The Aina Project shared the latest technological advances during this year’s edition of LREC-Coling 2024. The event took place between May 20 and 25 in Turin, Italy. Among the various developments, researchers from the Language Technologies Unit of the Barcelona Supercomputing Center have presented the most advanced AI resources published in the open through presentations and posters.
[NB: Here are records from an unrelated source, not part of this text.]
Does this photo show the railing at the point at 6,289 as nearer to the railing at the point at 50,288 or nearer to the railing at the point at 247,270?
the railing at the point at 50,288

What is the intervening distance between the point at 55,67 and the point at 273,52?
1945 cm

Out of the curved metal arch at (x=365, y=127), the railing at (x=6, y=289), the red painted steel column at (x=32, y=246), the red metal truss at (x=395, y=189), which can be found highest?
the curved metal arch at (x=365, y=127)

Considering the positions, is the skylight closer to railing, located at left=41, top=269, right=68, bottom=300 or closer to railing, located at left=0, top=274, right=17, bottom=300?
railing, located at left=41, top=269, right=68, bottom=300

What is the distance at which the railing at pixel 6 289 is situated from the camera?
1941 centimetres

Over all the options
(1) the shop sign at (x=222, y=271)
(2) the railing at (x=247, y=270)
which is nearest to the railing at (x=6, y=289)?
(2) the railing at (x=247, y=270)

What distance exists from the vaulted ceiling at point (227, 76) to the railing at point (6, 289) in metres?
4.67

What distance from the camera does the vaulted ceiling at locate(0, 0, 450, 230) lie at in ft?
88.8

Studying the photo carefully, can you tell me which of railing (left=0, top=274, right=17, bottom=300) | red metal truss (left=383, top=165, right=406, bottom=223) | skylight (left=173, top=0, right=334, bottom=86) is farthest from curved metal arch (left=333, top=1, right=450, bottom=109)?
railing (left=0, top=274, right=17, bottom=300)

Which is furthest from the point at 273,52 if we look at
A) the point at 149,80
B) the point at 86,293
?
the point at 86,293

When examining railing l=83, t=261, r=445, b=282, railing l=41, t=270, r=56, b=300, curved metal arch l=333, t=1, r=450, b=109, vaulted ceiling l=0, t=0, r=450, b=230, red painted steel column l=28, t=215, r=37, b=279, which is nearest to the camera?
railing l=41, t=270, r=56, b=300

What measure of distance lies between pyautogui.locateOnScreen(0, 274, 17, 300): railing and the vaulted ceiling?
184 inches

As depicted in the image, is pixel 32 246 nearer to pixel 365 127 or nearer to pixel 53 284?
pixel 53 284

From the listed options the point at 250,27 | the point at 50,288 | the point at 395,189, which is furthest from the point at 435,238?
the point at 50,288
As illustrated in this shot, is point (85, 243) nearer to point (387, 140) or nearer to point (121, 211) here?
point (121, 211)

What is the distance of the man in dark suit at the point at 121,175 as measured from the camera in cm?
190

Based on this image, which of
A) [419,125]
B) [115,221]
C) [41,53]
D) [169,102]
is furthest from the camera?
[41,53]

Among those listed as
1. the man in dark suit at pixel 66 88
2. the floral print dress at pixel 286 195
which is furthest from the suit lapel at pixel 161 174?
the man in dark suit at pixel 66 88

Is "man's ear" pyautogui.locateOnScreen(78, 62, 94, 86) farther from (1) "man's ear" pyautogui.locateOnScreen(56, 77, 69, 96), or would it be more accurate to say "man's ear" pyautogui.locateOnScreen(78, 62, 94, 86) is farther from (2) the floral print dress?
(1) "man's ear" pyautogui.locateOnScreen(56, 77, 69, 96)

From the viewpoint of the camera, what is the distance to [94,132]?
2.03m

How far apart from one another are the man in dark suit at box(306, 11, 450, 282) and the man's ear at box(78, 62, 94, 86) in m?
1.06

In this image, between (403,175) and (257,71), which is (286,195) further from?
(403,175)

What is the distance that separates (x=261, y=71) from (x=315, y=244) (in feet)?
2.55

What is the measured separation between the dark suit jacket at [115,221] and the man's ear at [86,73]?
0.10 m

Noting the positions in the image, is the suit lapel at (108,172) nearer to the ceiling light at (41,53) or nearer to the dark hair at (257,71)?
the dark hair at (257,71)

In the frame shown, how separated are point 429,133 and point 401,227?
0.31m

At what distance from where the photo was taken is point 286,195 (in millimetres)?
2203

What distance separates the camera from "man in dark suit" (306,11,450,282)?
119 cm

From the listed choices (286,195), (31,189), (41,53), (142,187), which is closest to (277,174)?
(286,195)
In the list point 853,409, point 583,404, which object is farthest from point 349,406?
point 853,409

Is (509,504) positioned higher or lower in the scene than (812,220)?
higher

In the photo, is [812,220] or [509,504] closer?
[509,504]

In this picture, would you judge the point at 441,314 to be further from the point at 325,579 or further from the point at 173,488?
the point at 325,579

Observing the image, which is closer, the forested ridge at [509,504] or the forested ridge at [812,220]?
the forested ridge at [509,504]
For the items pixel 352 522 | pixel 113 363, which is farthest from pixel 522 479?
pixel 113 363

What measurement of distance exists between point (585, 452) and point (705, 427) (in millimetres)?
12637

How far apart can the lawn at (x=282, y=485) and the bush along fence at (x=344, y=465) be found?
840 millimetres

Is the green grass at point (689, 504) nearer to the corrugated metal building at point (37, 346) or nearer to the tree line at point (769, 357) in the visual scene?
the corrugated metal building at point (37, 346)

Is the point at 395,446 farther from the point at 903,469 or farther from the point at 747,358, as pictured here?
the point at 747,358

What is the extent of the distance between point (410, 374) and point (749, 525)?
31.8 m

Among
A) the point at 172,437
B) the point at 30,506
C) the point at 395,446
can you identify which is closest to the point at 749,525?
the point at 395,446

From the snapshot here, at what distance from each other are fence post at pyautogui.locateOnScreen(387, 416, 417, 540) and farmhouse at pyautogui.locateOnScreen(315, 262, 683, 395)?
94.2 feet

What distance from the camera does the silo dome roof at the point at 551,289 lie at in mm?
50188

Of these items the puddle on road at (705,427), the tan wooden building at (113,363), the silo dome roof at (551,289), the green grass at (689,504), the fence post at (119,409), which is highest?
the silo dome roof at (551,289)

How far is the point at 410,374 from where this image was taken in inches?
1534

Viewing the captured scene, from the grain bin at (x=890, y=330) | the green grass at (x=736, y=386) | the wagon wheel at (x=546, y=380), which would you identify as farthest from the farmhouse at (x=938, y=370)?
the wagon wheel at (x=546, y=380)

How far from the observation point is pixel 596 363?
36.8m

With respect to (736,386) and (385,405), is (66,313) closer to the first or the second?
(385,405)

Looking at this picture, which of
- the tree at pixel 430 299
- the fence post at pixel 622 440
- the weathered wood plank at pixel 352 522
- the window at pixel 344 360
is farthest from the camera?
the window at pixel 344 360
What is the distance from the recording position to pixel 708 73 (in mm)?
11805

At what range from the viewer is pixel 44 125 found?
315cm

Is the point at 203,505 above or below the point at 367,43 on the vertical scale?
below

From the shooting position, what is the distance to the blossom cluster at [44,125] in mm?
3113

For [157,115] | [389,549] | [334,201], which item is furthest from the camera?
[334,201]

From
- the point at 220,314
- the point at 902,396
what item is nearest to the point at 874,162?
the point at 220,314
A fact that reflects leadership in the field of natural language processing from open data and in Catalan.

Presentation of data

One of the works, led by Aitor González-Agirre, is entitled “A CURATEd CATalog: Rethinking the Extraction of Pretraining Corpora for Mid-Resourced Languages. A work that proposes an innovative methodology for the extraction of training data for languages that do not have a great support of digital resources. The resulting CATalog dataset is an example of a high-quality dataset optimal for pretraining language models. Resources that reinforce accuracy and ensure a more accurate representation of the language.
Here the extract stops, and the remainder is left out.